Kidney stones: There is a small but real increased rate of kidney stones after an ileal loop diversion. Kidney stones are most often treated with ESWL (extracoporeal shock wave lithotripsy, a machine that can focus shock waves through the body to break up the stones).
Skin irritation: The skin surrounding the stoma and sometimes the skin beneath the collection bag may become reddened and irritated. By working with your enterostomy nurse, you will learn how to make your ostomy appliance more adherent. Sometimes, application of an ointment to the skin to protect it from the irritating effect of urine is required.
Stomal stenosis: Sometimes the stoma may be too tight, causing urine to pool in the ileal loop, leading to a urinary infection. This can be determined via a loopogram (an X ray study of the loop filled with contrast).
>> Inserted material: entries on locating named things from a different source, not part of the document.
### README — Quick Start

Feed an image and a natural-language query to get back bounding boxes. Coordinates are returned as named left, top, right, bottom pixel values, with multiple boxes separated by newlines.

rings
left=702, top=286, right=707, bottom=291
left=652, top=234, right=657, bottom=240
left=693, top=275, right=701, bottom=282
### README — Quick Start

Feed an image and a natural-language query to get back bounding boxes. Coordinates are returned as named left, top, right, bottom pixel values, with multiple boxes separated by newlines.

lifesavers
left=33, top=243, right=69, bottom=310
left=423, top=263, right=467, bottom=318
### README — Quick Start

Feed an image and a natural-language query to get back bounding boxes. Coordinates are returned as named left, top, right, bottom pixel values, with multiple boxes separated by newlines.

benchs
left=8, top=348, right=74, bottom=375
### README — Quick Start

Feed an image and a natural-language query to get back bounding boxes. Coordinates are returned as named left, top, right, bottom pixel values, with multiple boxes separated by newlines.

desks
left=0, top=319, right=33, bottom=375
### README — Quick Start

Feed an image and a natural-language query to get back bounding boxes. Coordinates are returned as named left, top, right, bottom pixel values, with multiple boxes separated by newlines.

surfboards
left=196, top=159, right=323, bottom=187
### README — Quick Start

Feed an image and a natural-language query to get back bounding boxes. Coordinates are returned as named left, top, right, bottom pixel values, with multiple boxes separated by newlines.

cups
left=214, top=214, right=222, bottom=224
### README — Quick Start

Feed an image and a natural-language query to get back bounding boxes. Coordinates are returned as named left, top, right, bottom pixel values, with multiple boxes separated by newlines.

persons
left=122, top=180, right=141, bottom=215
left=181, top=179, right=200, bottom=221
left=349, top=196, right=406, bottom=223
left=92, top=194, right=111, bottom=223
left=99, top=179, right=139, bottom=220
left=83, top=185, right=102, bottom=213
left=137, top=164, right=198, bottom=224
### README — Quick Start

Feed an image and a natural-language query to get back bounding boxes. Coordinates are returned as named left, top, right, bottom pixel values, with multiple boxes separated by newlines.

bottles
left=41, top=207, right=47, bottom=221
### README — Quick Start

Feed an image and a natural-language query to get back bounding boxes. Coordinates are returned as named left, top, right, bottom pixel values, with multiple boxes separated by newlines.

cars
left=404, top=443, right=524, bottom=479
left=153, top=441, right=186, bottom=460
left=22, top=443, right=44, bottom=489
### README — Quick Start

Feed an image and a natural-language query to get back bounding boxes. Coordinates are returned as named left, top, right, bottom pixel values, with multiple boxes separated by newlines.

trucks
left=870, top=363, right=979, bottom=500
Surgical correction of the loop is often required to resolve this problem.
Urinary infection: The ileal loop often can become colonized with bacteria. Colonization does not result in inflammation or any symptoms. However, bacteria may invade the wall of the ileal loop or travel up to the kidneys, resulting in infection. Symptoms may occur, including pain in the loop, kidney pain, blood in the urine, or increased sediment. A fever may occur, especially with kidney infection. To test for infection, urine is collected for culture directly from the loop. Appropriate antibiotics are then used to resolve the infection.